* _What you will do_: Line by line, give the data again exactly as it appears, but without pictures.

§ §

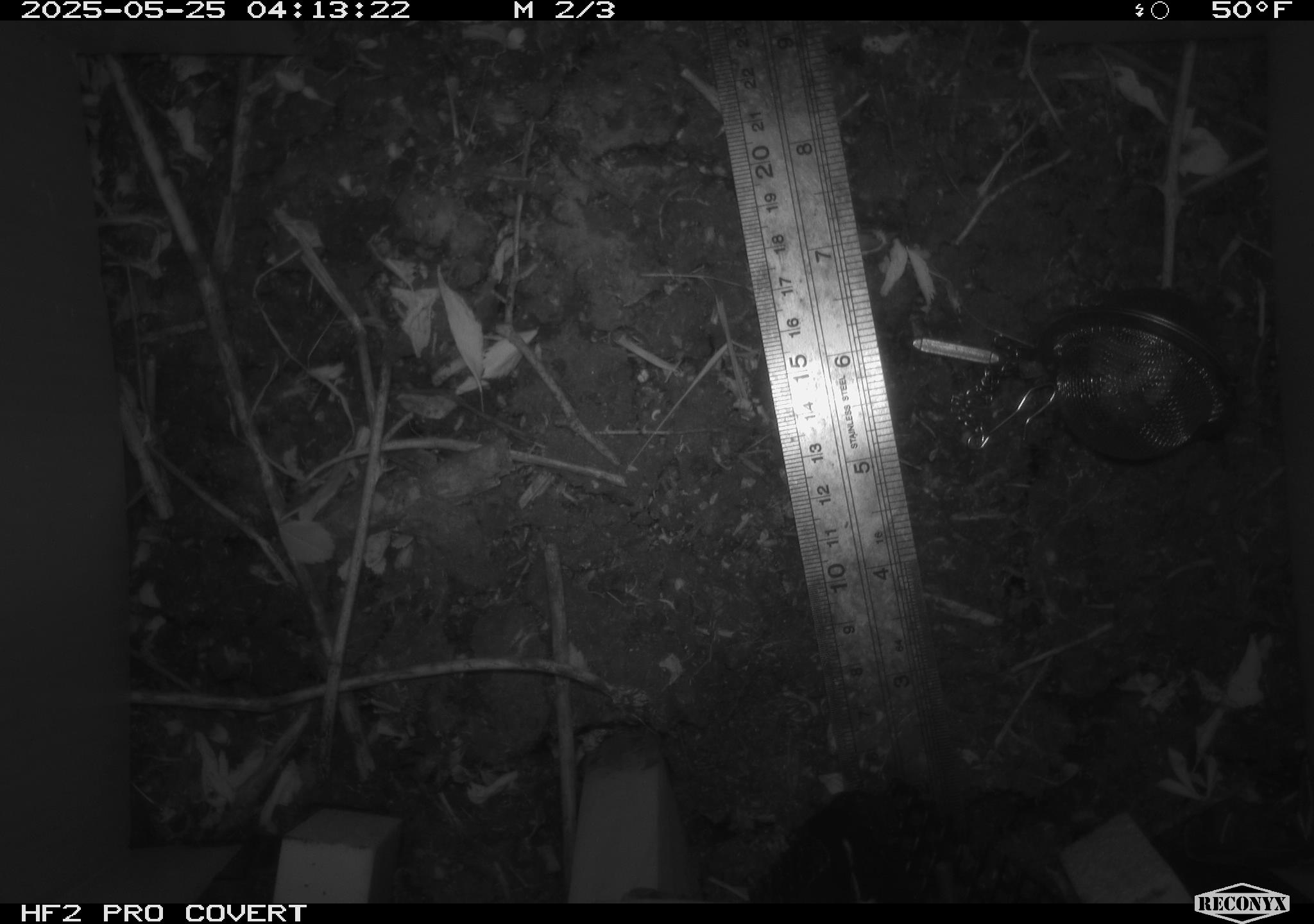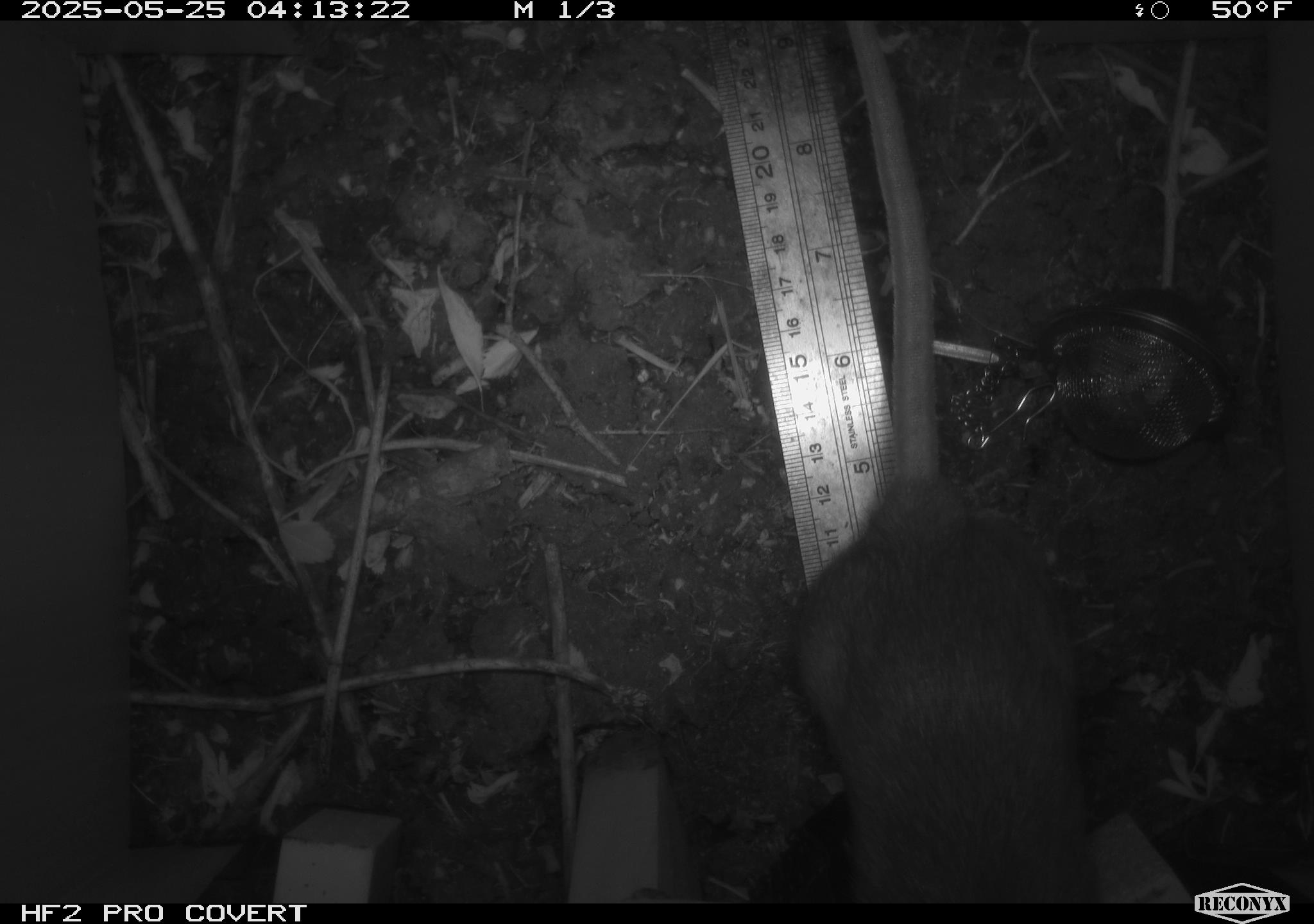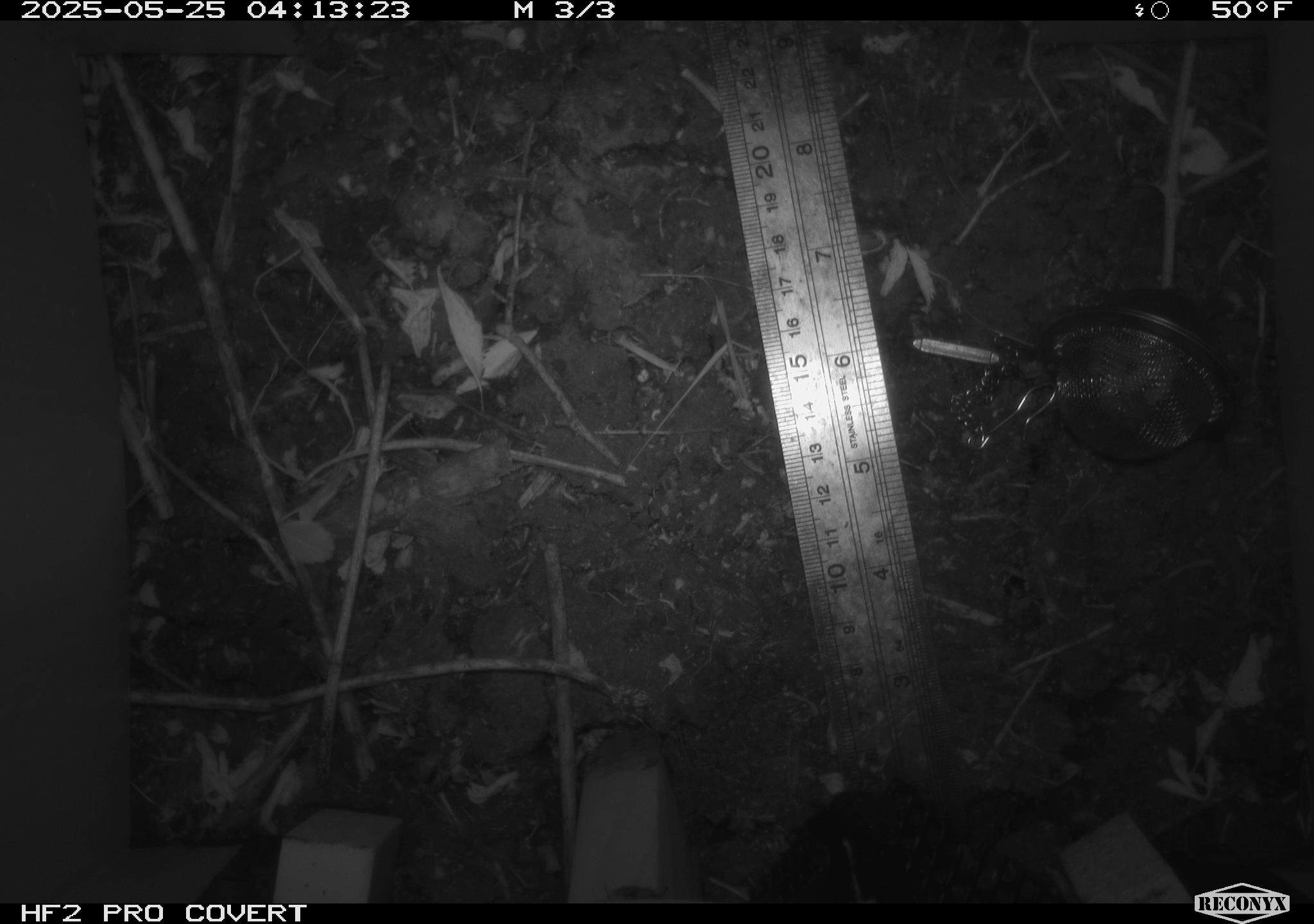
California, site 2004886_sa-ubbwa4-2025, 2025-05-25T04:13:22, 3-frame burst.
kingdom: Animalia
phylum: Chordata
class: Mammalia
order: Rodentia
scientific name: Rodentia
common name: rodent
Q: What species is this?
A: Rodent (Rodentia).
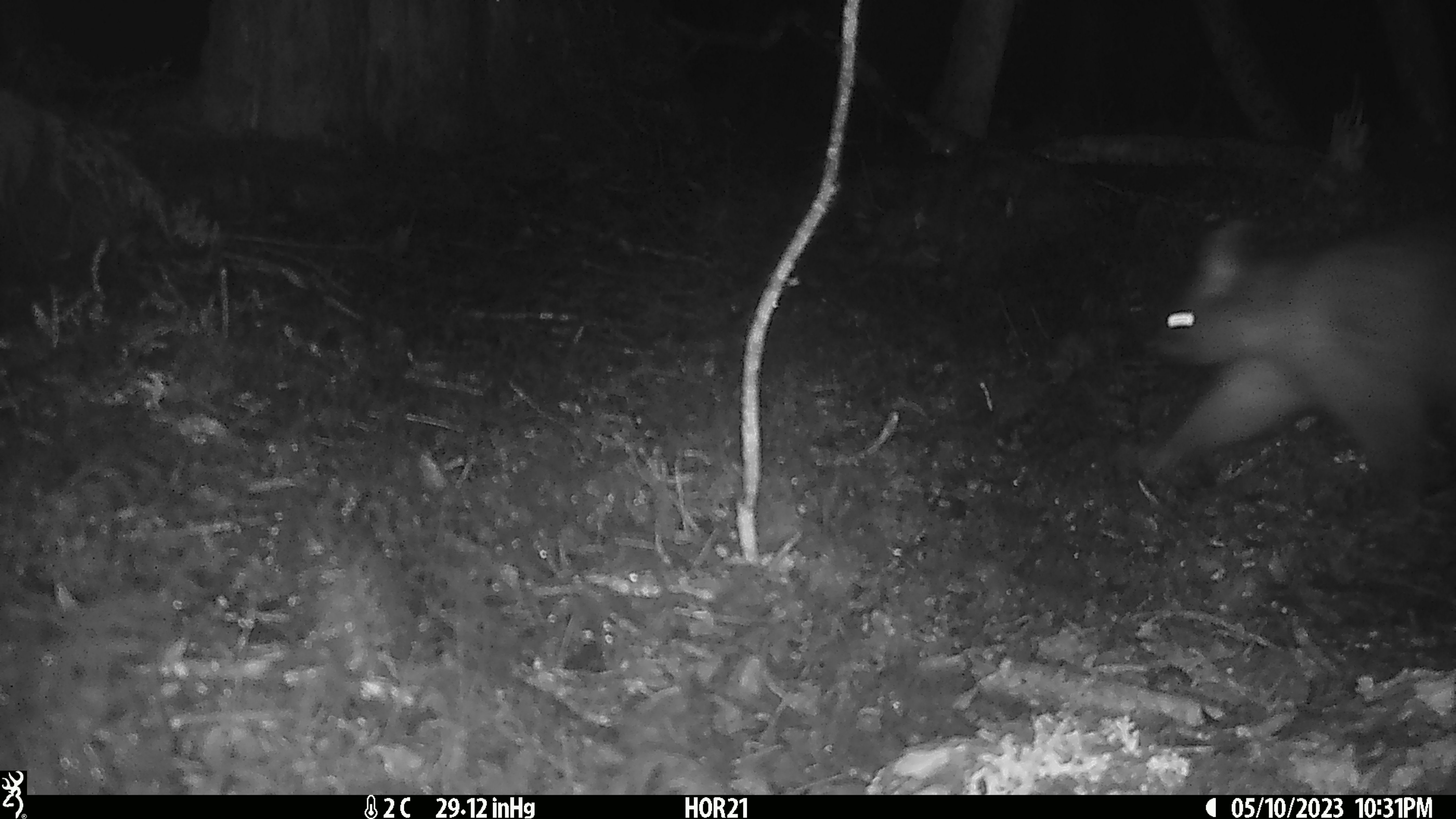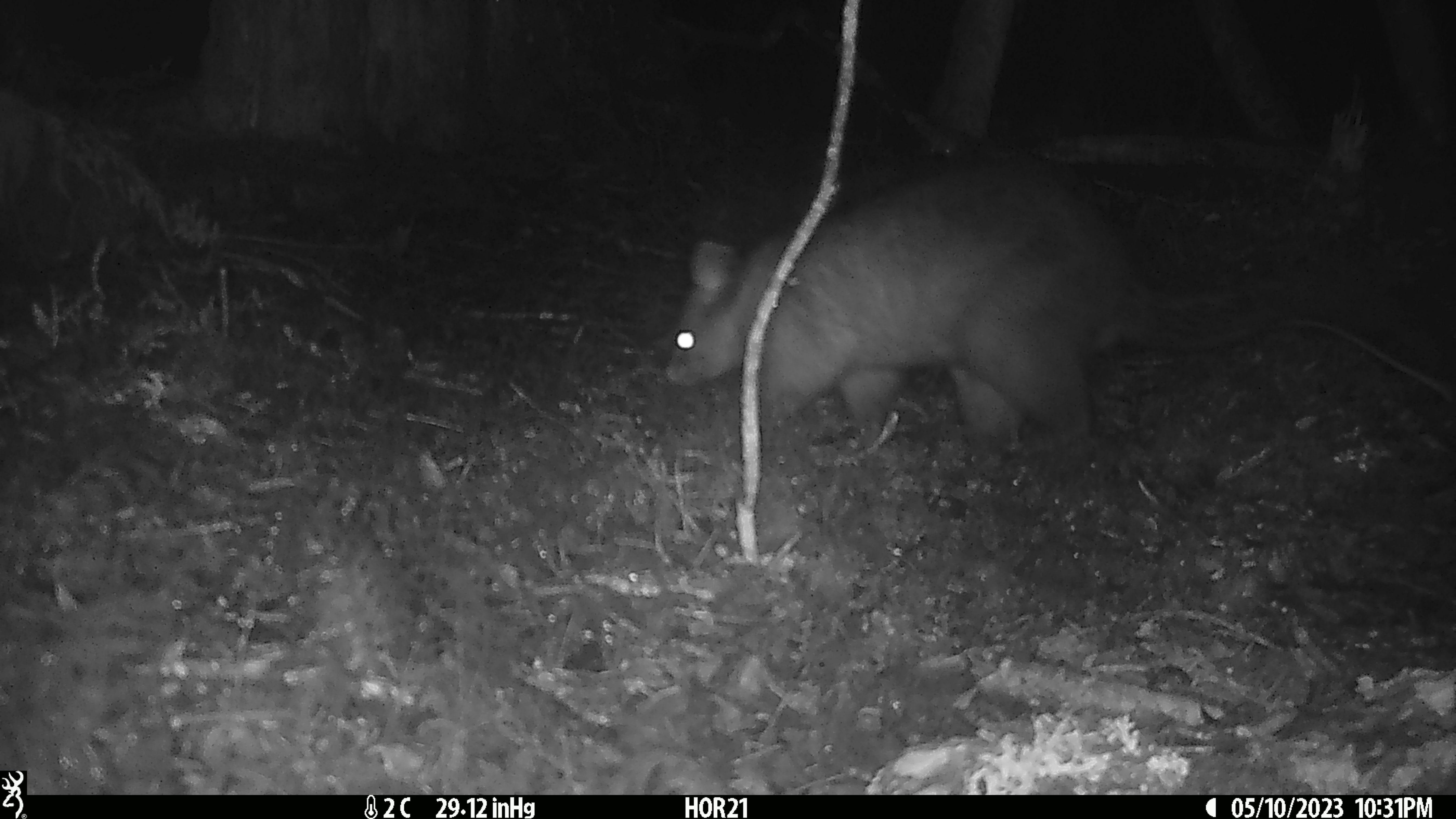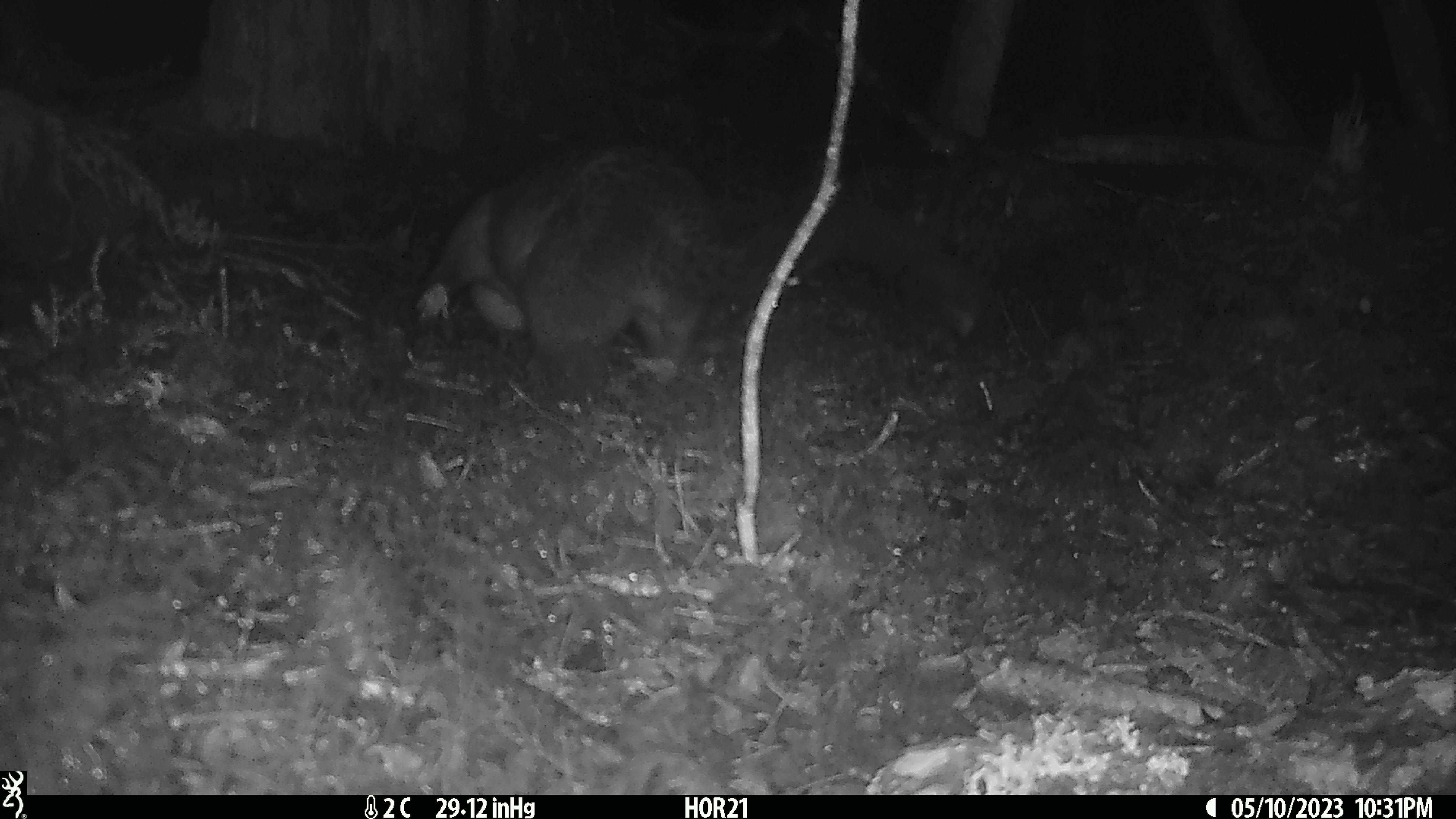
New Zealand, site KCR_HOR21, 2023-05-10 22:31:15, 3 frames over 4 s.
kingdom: Animalia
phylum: Chordata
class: Mammalia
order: Diprotodontia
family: Phalangeridae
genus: Trichosurus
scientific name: Trichosurus vulpecula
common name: common brushtail possum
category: possum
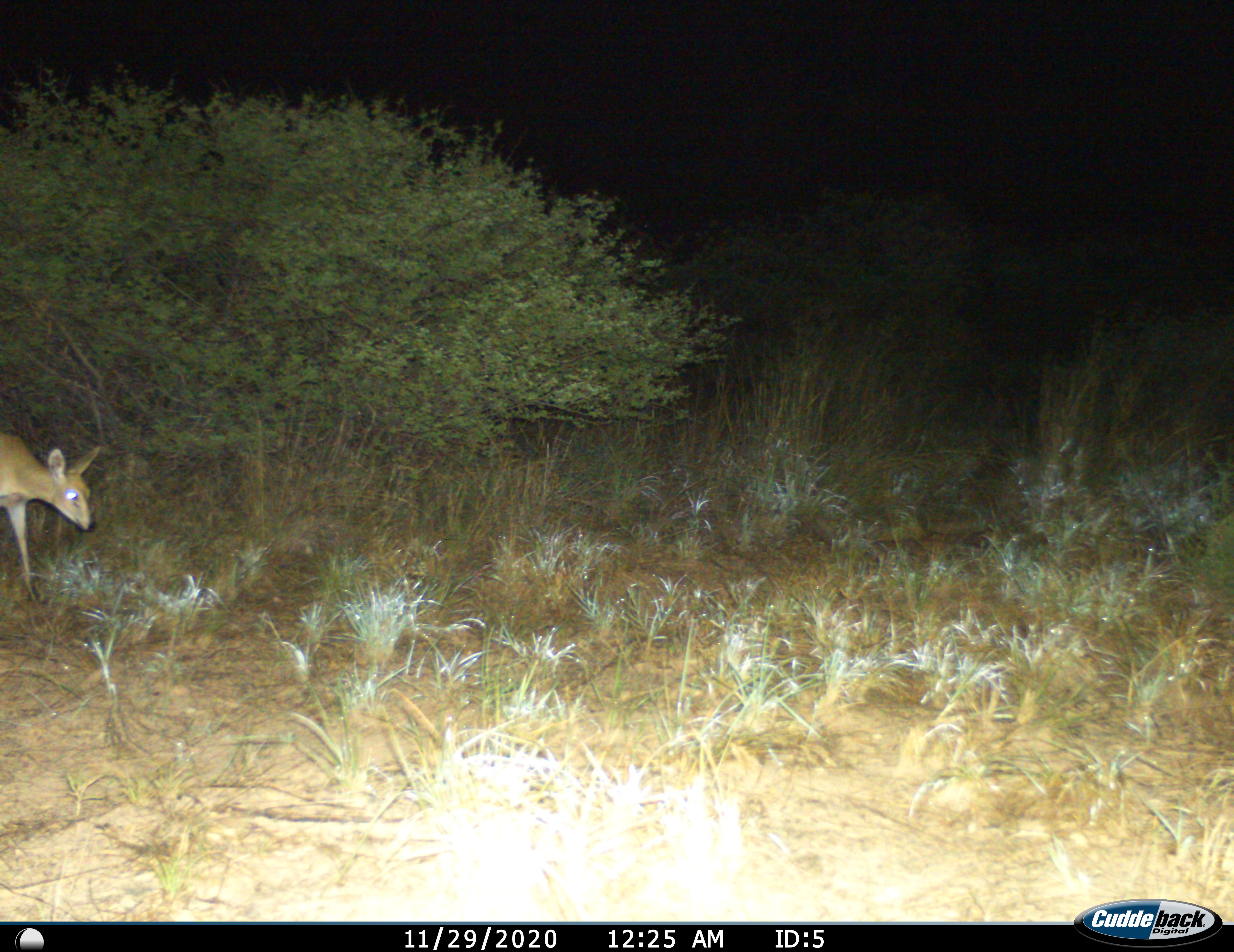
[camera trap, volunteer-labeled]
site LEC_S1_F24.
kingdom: Animalia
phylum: Chordata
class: Mammalia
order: Artiodactyla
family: Bovidae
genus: Sylvicapra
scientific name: Sylvicapra grimmia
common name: common duiker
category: duikercommongrey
Duikercommongrey (common duiker) (Sylvicapra grimmia), count 1. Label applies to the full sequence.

§ §

* _Written response_:
California, site 2004886_sa-ubbwa4-2025, 2025-05-25T04:13:22, 3-frame burst.
kingdom: Animalia
phylum: Chordata
class: Mammalia
order: Rodentia
scientific name: Rodentia
common name: rodent
Q: What species is this?
A: Rodent (Rodentia).
New Zealand, site KCR_HOR21, 2023-05-10 22:31:15, 3 frames over 4 s.
kingdom: Animalia
phylum: Chordata
class: Mammalia
order: Diprotodontia
family: Phalangeridae
genus: Trichosurus
scientific name: Trichosurus vulpecula
common name: common brushtail possum
category: possum
[camera trap, volunteer-labeled]
site LEC_S1_F24.
kingdom: Animalia
phylum: Chordata
class: Mammalia
order: Artiodactyla
family: Bovidae
genus: Sylvicapra
scientific name: Sylvicapra grimmia
common name: common duiker
category: duikercommongrey
Duikercommongrey (common duiker) (Sylvicapra grimmia), count 1. Label applies to the full sequence.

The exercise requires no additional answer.